§ Exercise task a
Copy the records word for word, from their first line through the line containing "270 centimetres", with both ends included. Leave the pictures out.

§ Source passage
^^^^^^^^

Tip (find hierarchical factors): Search for ; in factor labels, then zoom out to level 1 for a quick “top-level only” view.

Example (hierarchy before/after zooming):

Hierarchy example (before zoom)

Hierarchy example (after zoom)

Collapse Filter #

Ideas Garden: Collapsing factor labels

🏷️ What this does: Merge similar factors under one common label. Type or select multiple similar terms like "money", "income", "salary" and they'll all be replaced with the first term. Great for cleaning up data where the same concept is described in different ways.

Widgets:

👉🏼 Search terms (multi-select dropdown + free text): select existing labels or type parts of labels.
👉🏼 Matching (radio buttons): Start / Anywhere / Exact.
👉🏼 Separate (toggle): off = collapse all matches into the first search term; on = collapse into separate buckets (each match becomes the term it matched).

How it works:

Case-insensitive: matching ignores case.
Multiple search terms are treated as OR (any match triggers a collapse).
Separate = off: any matching factor becomes the first search term.
Example (Any/Anywhere): search terms Food, Diet → Diet; healthy becomes Food (because Food is first).

^^^^^^^^

§ Records for processing
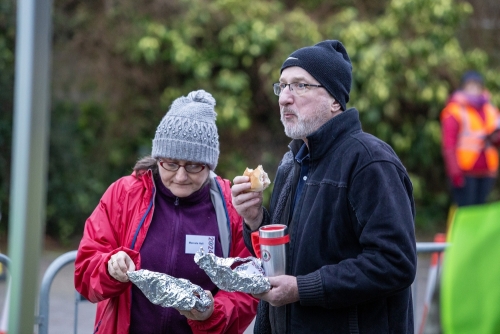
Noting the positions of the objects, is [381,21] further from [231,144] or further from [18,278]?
[18,278]

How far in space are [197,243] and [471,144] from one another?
6.54 metres

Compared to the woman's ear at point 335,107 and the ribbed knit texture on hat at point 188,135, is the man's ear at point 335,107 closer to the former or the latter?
the woman's ear at point 335,107

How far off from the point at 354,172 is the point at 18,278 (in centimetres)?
135

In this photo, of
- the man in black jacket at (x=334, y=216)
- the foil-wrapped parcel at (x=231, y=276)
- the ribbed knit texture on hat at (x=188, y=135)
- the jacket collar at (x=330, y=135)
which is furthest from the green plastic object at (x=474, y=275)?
the ribbed knit texture on hat at (x=188, y=135)

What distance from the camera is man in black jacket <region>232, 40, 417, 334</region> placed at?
270 centimetres

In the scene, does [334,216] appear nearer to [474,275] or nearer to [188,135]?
[188,135]

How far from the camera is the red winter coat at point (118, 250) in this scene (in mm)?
3020

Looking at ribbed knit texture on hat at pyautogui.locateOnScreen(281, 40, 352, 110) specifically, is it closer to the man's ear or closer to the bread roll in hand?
the man's ear

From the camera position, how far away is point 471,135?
903 cm

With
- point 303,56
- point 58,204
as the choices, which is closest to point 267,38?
point 58,204

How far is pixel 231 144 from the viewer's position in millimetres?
10031

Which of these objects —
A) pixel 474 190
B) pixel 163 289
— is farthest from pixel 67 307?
pixel 474 190

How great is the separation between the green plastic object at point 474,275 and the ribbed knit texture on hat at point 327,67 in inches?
58.9

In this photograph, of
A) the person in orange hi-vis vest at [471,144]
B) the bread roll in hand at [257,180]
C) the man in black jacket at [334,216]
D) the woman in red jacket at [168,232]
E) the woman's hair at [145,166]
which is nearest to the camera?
the man in black jacket at [334,216]
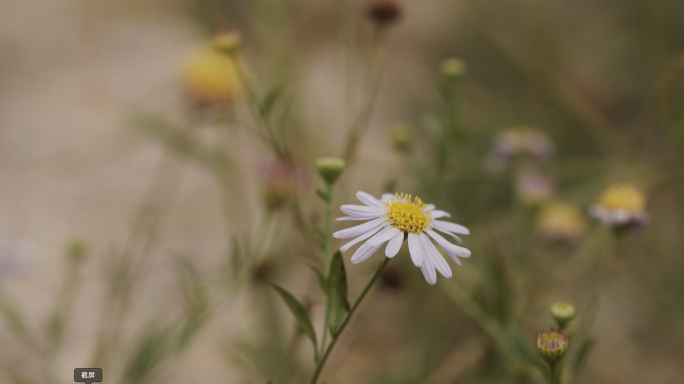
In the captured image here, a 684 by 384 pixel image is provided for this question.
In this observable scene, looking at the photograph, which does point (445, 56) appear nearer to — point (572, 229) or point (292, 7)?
point (292, 7)

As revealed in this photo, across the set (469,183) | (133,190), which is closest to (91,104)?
(133,190)

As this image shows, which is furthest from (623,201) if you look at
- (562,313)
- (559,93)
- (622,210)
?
(559,93)

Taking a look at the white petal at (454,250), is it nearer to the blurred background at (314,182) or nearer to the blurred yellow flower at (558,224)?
the blurred background at (314,182)

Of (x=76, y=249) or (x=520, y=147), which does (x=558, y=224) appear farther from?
(x=76, y=249)

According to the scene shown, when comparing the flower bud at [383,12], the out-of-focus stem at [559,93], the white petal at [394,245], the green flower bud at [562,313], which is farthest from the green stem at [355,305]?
the out-of-focus stem at [559,93]

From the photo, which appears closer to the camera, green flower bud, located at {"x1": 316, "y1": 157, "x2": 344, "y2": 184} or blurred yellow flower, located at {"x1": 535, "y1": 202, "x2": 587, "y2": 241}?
green flower bud, located at {"x1": 316, "y1": 157, "x2": 344, "y2": 184}

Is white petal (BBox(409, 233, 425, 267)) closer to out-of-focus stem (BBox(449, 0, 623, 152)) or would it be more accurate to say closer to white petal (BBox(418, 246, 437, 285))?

^^^^^^^^

§ Exercise task b
In the passage on factor labels above, rewrite the paragraph beginning "What this does" as a short list that keeps its main facts.

§ Correct output a
Noting the positions of the objects, is [381,21] further from [231,144] or further from [18,278]?
[18,278]

How far in space are [197,243] and [471,144] from one another?
6.54 metres

Compared to the woman's ear at point 335,107 and the ribbed knit texture on hat at point 188,135, is the man's ear at point 335,107 closer to the former or the latter?
the woman's ear at point 335,107

How far off from the point at 354,172 is the point at 18,278 (in centimetres)?
135

In this photo, of
- the man in black jacket at (x=334, y=216)
- the foil-wrapped parcel at (x=231, y=276)
- the ribbed knit texture on hat at (x=188, y=135)
- the jacket collar at (x=330, y=135)
which is furthest from the green plastic object at (x=474, y=275)?
the ribbed knit texture on hat at (x=188, y=135)

What distance from the camera is man in black jacket <region>232, 40, 417, 334</region> placed at?
270 centimetres

§ Correct output b
- Merges similar factors under one common label.
- You can type or select several similar terms, such as "money", "income" and "salary".
- All of them are replaced with the first term.
- Useful for cleaning up data where the same concept is described in different ways.